Earlier this week, ISM reported a plunge in its manufacturing index to the lowest level since 2009. With manufacturing in recession and services barely growing, the US economy is tipping towards recession. The US stock market has now lost almost 5% of its value during the past week.

This isn’t looking like “the greatest economy that we’ve had in our history, the best,” as President Donald Trump has characterized it. Yesterday I asked whether Trump could step back from the trade war with China in time to avoid a recession. After this morning’s data, the answer evidently is, “Perhaps not.”

Capital investment and manufacturing both shrank during the second half but consumer spending kept the economy growing at a 2% annual rate during the third quarter. With employment barely growing according to the ISM survey, consumers are likely to save rather than spend. As many economists have observed, consumer survey data shows far less optimism about the future than about present conditions, a warning sign of consumer caution. 

In a separate report, the Census Bureau reported a decline in new orders for nondefense capital goods. Year-on-year, capital goods orders are down about 2%.

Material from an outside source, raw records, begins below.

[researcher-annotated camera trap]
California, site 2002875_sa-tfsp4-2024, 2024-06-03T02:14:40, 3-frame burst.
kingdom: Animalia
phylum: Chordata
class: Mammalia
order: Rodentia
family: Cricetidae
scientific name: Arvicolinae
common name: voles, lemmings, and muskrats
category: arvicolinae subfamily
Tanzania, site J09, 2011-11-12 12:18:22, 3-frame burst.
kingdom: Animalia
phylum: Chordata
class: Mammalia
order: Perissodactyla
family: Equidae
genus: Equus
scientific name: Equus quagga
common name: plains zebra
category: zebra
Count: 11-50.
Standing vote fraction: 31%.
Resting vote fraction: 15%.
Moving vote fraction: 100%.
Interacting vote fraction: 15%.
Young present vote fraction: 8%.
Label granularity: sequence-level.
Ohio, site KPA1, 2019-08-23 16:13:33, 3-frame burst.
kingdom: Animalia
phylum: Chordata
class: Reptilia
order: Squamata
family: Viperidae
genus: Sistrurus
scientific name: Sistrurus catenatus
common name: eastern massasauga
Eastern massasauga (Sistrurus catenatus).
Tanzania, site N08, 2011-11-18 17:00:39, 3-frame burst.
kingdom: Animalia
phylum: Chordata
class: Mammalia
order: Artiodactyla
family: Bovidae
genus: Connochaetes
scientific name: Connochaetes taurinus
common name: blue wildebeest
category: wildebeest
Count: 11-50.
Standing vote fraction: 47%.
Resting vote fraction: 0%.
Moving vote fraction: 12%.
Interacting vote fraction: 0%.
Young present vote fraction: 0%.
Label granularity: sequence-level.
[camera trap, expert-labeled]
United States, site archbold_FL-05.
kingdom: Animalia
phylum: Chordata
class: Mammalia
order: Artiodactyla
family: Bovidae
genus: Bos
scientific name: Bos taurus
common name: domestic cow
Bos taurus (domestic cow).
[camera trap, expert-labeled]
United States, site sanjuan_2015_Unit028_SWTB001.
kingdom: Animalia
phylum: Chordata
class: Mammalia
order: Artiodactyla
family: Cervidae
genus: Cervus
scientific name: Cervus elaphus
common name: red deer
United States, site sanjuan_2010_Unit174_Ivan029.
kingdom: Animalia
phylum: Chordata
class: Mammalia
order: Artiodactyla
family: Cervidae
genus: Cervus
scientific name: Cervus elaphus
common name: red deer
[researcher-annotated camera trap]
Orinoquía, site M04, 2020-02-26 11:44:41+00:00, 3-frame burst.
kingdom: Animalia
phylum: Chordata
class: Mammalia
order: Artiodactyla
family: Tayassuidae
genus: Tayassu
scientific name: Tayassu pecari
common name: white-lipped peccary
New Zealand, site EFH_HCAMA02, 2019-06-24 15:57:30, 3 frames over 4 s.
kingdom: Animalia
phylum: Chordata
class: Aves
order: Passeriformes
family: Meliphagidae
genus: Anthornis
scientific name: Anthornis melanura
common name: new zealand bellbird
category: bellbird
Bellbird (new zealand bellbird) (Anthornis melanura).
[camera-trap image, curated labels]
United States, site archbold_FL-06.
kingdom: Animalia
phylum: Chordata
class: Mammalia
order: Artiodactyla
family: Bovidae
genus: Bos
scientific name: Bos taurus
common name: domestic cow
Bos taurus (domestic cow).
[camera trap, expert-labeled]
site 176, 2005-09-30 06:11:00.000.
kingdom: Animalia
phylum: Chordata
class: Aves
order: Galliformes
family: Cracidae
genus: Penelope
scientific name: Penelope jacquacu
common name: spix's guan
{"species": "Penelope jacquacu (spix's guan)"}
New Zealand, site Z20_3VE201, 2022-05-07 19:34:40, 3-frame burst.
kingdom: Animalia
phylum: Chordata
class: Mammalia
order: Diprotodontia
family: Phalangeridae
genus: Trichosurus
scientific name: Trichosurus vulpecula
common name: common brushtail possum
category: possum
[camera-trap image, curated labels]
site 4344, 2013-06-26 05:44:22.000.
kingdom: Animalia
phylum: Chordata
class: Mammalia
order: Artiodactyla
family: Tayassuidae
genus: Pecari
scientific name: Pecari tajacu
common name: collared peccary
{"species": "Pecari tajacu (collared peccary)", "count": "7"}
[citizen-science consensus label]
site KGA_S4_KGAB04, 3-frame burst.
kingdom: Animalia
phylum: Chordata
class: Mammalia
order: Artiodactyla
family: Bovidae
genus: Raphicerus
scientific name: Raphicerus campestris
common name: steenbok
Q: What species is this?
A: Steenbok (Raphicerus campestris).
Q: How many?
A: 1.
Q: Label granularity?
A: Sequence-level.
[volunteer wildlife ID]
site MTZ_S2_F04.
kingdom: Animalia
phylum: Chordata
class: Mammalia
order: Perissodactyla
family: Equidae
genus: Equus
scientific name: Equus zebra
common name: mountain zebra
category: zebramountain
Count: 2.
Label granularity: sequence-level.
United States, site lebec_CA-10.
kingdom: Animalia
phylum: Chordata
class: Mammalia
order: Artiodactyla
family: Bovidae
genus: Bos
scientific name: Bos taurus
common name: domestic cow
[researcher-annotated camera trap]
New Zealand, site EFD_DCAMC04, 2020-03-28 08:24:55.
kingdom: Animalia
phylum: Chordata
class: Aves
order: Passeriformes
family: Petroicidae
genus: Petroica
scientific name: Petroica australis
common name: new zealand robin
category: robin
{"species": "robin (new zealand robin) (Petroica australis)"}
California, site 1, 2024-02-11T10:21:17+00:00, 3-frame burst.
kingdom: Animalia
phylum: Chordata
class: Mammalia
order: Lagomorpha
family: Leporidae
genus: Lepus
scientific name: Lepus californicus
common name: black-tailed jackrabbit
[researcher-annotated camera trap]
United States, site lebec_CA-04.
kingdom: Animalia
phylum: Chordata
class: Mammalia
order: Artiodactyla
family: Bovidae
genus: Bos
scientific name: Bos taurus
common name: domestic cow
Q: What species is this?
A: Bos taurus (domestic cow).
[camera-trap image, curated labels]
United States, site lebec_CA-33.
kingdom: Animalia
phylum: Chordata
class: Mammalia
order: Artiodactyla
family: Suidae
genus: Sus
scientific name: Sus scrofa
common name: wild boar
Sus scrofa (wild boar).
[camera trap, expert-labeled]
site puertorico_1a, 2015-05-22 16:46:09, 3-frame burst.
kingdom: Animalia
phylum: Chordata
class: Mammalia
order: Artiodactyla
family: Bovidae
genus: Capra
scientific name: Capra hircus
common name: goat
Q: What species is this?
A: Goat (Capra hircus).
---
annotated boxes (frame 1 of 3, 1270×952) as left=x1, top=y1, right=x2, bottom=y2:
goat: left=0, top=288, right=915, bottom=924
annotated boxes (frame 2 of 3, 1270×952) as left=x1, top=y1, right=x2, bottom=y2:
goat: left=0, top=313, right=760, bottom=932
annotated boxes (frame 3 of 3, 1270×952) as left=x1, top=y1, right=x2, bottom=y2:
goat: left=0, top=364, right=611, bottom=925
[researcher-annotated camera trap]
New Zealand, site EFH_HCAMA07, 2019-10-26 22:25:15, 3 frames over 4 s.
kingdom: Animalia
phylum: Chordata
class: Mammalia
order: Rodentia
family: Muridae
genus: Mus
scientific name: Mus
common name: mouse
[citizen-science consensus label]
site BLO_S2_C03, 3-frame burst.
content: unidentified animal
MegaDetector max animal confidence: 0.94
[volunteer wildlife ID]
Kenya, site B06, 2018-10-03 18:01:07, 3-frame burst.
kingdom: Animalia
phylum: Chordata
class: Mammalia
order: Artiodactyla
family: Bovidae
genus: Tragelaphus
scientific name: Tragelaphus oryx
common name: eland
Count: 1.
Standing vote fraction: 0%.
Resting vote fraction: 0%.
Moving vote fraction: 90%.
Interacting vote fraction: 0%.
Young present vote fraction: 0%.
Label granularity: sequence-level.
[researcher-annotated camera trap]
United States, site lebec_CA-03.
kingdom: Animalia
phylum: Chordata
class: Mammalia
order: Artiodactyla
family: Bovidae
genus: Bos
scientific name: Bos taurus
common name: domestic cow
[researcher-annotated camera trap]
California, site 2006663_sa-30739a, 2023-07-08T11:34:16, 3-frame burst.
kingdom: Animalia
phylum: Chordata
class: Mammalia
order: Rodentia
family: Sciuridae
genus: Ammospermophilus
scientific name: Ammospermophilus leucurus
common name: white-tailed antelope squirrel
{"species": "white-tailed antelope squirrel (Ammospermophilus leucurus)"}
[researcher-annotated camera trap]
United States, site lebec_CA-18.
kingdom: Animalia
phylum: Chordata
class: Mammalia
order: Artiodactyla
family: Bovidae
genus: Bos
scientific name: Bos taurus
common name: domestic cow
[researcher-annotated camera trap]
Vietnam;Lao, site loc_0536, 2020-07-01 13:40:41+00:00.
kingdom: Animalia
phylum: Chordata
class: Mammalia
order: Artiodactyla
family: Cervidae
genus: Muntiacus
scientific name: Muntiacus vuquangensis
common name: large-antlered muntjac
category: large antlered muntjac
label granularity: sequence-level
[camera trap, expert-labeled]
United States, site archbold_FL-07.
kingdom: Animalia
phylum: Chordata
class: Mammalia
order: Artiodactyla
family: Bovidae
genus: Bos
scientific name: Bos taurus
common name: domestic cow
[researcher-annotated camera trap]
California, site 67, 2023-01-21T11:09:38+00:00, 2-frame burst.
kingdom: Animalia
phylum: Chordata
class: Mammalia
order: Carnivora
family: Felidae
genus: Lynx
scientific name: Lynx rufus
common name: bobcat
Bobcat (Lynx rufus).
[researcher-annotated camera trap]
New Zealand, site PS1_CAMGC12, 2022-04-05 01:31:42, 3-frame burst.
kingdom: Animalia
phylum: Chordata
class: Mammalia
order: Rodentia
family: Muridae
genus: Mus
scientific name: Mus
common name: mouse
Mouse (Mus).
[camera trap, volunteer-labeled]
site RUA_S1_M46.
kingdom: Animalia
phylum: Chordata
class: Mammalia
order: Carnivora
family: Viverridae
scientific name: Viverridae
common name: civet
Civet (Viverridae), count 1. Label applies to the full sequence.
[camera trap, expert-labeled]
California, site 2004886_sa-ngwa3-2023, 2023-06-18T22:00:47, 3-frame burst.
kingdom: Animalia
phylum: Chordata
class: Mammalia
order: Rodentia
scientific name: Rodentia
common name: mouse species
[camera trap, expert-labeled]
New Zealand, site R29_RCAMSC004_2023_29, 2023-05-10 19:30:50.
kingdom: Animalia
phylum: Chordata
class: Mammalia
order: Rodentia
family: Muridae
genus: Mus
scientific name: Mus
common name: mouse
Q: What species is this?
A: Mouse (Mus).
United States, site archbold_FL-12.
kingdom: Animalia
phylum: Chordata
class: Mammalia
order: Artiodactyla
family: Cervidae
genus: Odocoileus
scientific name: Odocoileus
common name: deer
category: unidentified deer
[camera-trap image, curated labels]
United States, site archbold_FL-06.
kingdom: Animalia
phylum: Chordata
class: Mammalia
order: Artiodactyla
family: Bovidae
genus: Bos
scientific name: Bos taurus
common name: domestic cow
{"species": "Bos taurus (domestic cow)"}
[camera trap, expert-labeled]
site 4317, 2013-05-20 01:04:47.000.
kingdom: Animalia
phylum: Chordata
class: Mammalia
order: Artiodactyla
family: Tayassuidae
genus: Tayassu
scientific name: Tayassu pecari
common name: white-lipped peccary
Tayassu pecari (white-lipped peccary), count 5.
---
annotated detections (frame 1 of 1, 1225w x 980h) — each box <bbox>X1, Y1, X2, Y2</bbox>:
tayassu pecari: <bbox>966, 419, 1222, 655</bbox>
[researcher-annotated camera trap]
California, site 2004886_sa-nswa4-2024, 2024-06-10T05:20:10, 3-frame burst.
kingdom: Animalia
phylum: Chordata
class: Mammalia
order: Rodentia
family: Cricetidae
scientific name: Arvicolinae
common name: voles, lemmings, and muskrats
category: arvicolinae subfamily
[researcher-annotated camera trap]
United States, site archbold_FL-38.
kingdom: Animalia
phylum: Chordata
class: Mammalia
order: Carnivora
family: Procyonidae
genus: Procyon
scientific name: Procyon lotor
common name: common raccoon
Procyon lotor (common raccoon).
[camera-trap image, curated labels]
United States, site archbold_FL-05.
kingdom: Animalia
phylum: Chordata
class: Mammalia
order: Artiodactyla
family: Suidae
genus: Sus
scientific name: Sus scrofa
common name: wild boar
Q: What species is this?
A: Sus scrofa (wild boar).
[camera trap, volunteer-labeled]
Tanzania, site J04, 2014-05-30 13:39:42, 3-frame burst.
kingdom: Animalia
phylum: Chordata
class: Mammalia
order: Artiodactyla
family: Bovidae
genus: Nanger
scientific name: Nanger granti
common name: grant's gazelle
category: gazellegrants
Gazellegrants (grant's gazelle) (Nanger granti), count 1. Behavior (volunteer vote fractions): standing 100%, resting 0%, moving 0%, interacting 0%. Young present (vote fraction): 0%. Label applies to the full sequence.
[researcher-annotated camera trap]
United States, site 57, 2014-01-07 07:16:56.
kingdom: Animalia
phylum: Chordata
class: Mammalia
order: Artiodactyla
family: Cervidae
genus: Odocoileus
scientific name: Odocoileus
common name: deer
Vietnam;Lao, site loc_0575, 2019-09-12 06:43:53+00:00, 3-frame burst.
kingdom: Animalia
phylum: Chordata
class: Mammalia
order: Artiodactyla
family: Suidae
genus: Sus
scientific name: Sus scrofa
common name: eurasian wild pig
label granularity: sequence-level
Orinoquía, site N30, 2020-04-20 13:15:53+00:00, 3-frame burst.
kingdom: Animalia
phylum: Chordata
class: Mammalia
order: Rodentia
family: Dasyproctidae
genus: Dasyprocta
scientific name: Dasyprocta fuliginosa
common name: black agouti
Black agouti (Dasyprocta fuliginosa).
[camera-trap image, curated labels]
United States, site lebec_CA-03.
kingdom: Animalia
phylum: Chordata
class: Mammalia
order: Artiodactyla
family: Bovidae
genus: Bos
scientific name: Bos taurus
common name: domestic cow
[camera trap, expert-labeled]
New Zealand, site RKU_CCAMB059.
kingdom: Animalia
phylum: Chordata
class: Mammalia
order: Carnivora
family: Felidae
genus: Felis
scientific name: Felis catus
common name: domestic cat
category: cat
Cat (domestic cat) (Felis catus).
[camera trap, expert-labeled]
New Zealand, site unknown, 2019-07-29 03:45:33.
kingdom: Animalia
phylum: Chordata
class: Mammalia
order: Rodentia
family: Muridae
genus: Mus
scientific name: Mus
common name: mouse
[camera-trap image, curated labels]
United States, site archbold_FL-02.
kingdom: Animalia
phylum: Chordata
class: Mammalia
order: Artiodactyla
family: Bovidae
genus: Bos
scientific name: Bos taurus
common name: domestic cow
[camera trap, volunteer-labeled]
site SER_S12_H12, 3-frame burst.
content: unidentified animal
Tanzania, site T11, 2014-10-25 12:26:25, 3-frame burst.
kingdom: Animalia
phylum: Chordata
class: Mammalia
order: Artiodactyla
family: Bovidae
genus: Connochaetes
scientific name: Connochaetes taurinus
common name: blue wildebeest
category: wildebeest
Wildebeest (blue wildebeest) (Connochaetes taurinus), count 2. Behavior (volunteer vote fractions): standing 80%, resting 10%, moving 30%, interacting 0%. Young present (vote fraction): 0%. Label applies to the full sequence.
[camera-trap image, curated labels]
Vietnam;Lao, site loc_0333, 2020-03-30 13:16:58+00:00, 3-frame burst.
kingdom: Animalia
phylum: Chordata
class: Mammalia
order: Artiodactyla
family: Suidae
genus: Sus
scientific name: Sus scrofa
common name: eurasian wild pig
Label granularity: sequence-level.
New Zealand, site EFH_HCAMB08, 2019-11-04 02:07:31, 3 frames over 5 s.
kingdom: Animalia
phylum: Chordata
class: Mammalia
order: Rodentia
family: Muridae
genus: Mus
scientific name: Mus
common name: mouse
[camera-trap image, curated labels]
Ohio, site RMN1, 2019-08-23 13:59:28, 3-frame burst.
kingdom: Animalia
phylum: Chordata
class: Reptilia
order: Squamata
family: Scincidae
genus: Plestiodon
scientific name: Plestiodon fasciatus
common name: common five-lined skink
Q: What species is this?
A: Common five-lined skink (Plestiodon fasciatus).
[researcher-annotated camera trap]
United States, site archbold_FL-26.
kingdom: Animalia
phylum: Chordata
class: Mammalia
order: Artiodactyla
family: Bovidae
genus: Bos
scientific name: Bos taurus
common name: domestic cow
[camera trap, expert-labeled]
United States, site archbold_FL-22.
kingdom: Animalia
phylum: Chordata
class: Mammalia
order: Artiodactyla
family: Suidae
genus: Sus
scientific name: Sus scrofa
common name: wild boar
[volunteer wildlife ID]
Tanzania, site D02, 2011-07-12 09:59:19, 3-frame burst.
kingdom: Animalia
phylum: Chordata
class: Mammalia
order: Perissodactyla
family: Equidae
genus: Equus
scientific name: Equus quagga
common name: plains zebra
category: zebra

The United States is running a trillion-dollar budget deficit and an expansionary monetary policy. The combination of fiscal and monetary stimulus has supported growth in consumer spending. It also has buoyed stock prices, as large US companies borrow at low rates and pass the proceeds on to their shareholders in the form of equity buybacks and dividends. This is a fragile state of affairs. Trump’s economic advisers should have explained to him that the economy has been on a sugar high and might be subject to a sharp letdown.

Consumer survey data, for example the widely-followed University of Michigan Survey, indicate uncertainty among consumers. If hiring in the services sector slows sharply in line with the ISM report, consumers will retrench and US economic growth will slow to a halt.